Exercise inputs: Begin

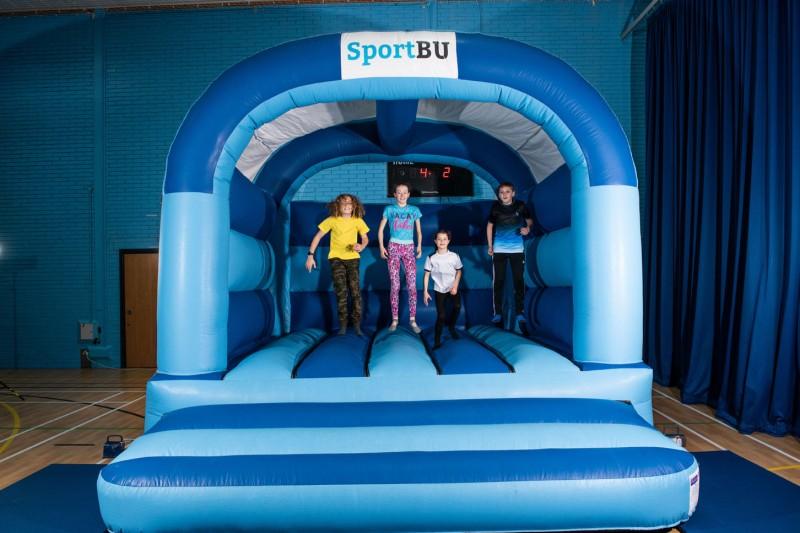 Children on a bouncy castle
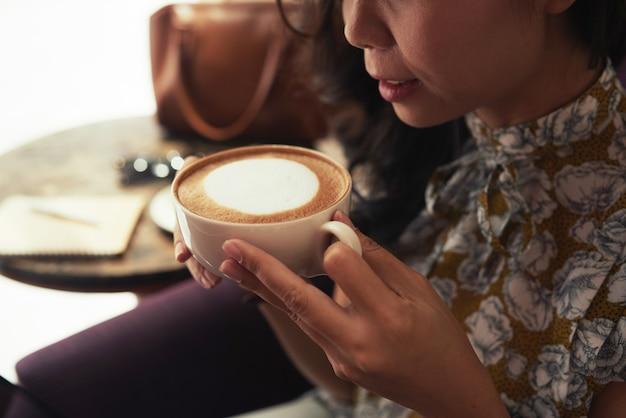 Mulher asiática irreconhecível, segurando a xícara de cappuccino no café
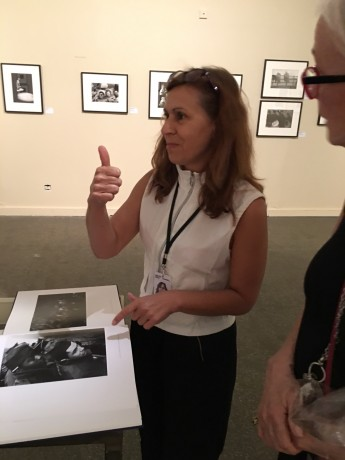 "A docent at the exhibition in Arles gives a thumbs up Feintein's photograph ""Draftees on the troopship home"", which she said was a favorite for many viewers."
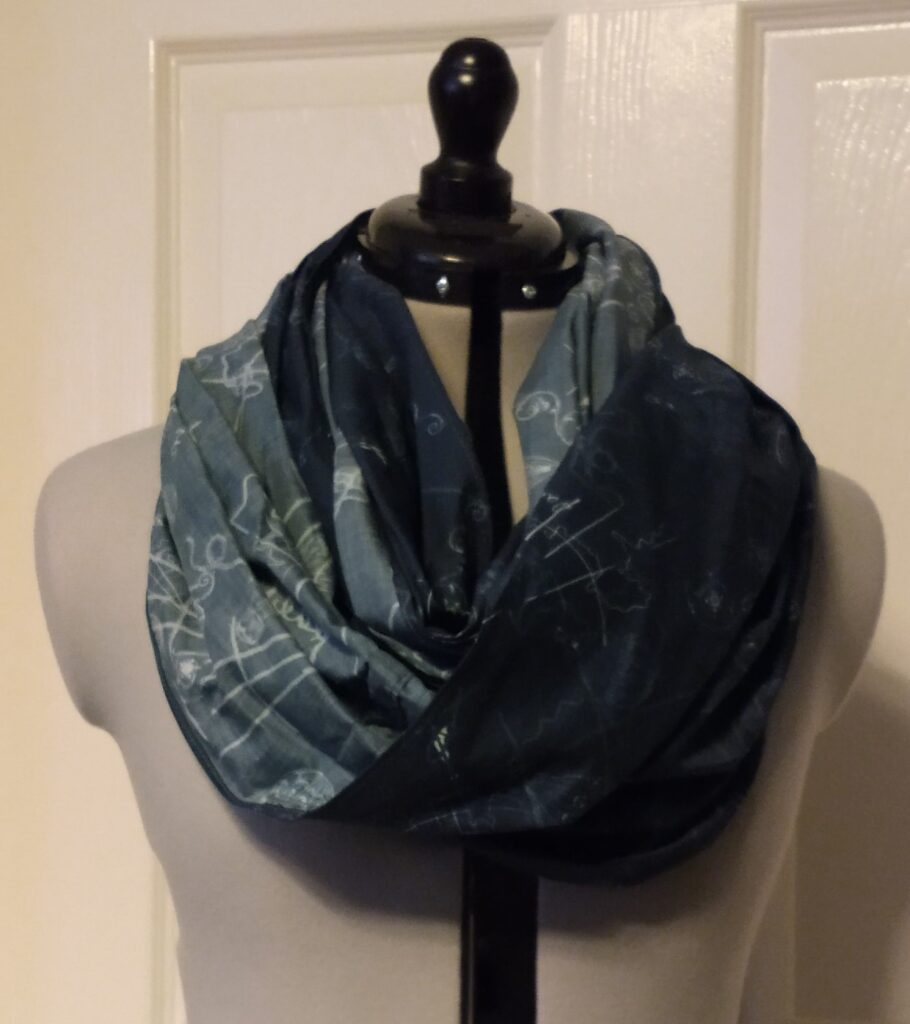 a navy blue snoody buff with a silver hot air balloon pattern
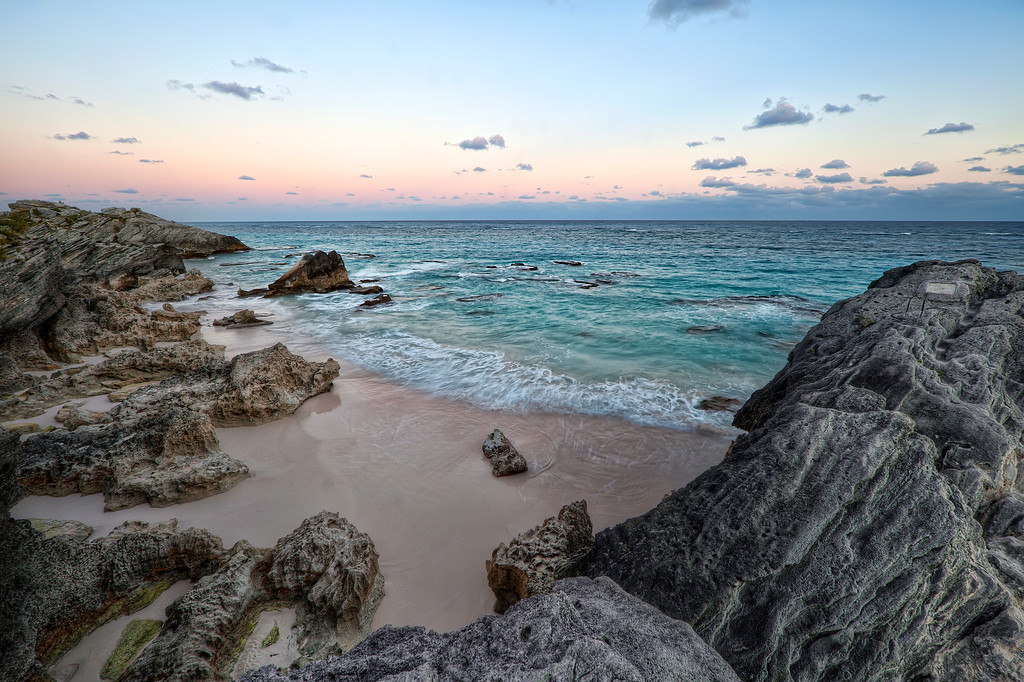 Rocky cove beach in Bermuda with pink sand and turquoise ocean with pink sunset sky.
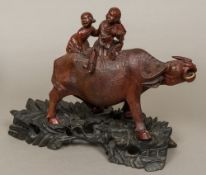 A 19th century Chinese well carved group of boys riding a water buffalo Typically worked and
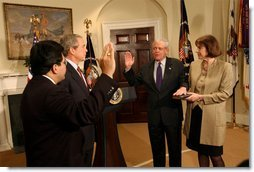 President George W. Bush presides over the swearing-in of William Donaldson as the new chairman of the Securities and Exchange Commission in the Roosevelt Room Tuesday, Feb. 18, 2003.  White House photo by Tina Hager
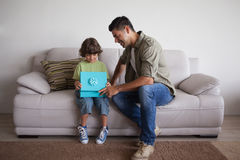 Father and son with gift box sitting in living room Royalty Free Stock Photo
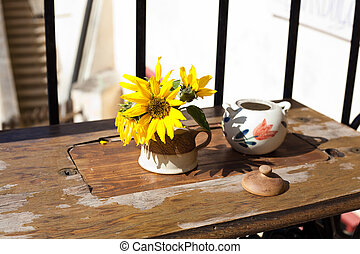 still life of flower and pot in a cafe
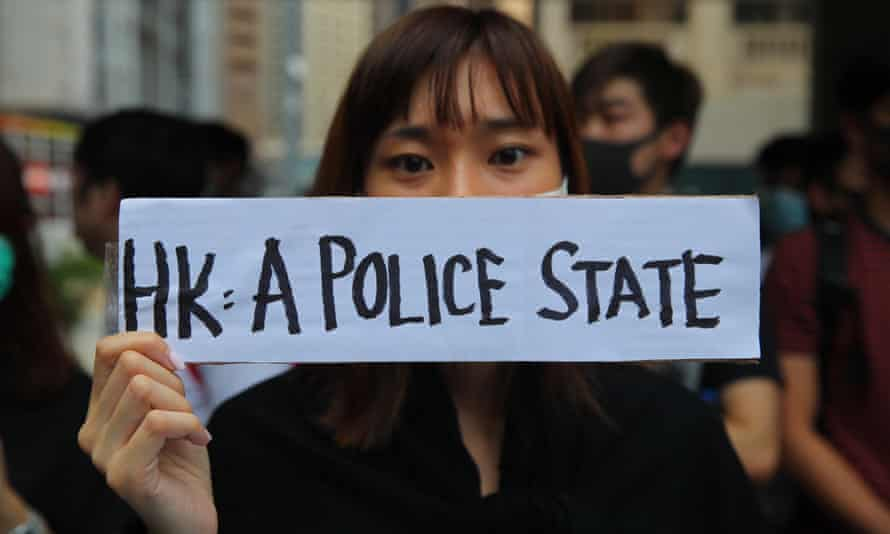 A woman holds a sign during a demonstration held to protest alleged abuse of pro-democracy protesters by Hong Kong police.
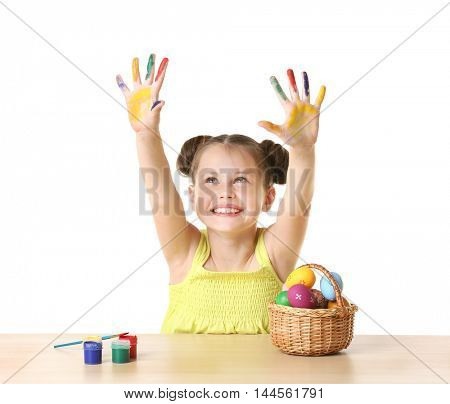 Cute girl with paint hands and Easter eggs on white background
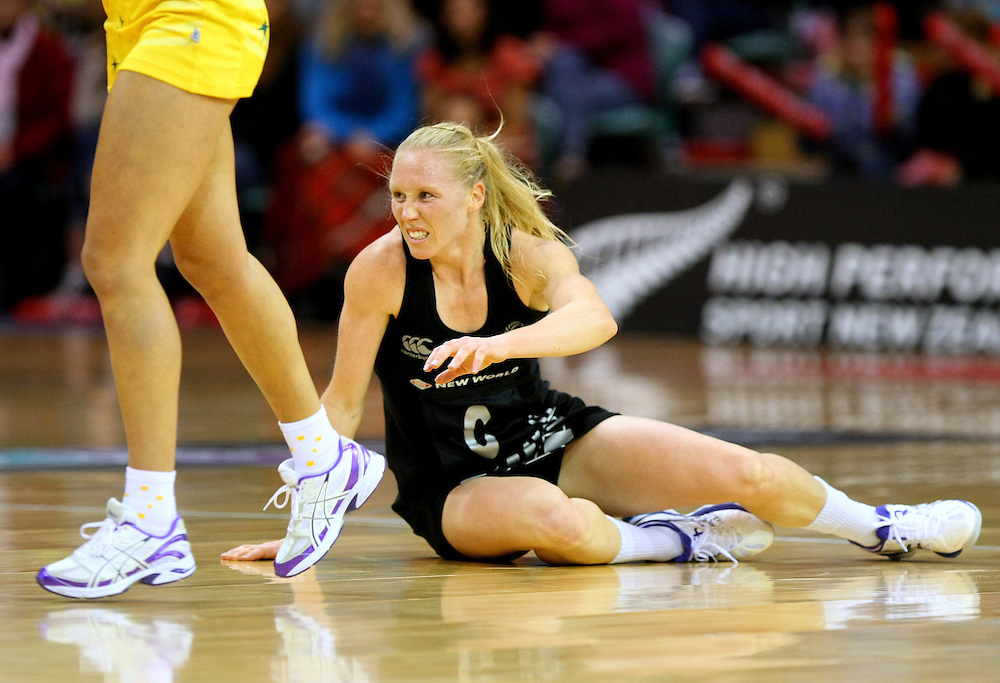 New Zealand's Laura Langman tumbles to the ground in the New World Netball Series match against Australia, SIT Zero Fees Velodrome, Invercargill, New Zealand, Sunday, September 15, 2013. Credit:SNPA / Dianne Manson.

Exercise inputs: End

[Assignment]: Using the records above, copy exactly and only the lines from the line with "A woman holds" through the end, both included; leave every picture out.

[Solution to this problem]:
 A woman holds a sign during a demonstration held to protest alleged abuse of pro-democracy protesters by Hong Kong police.
 Cute girl with paint hands and Easter eggs on white background
 New Zealand's Laura Langman tumbles to the ground in the New World Netball Series match against Australia, SIT Zero Fees Velodrome, Invercargill, New Zealand, Sunday, September 15, 2013. Credit:SNPA / Dianne Manson.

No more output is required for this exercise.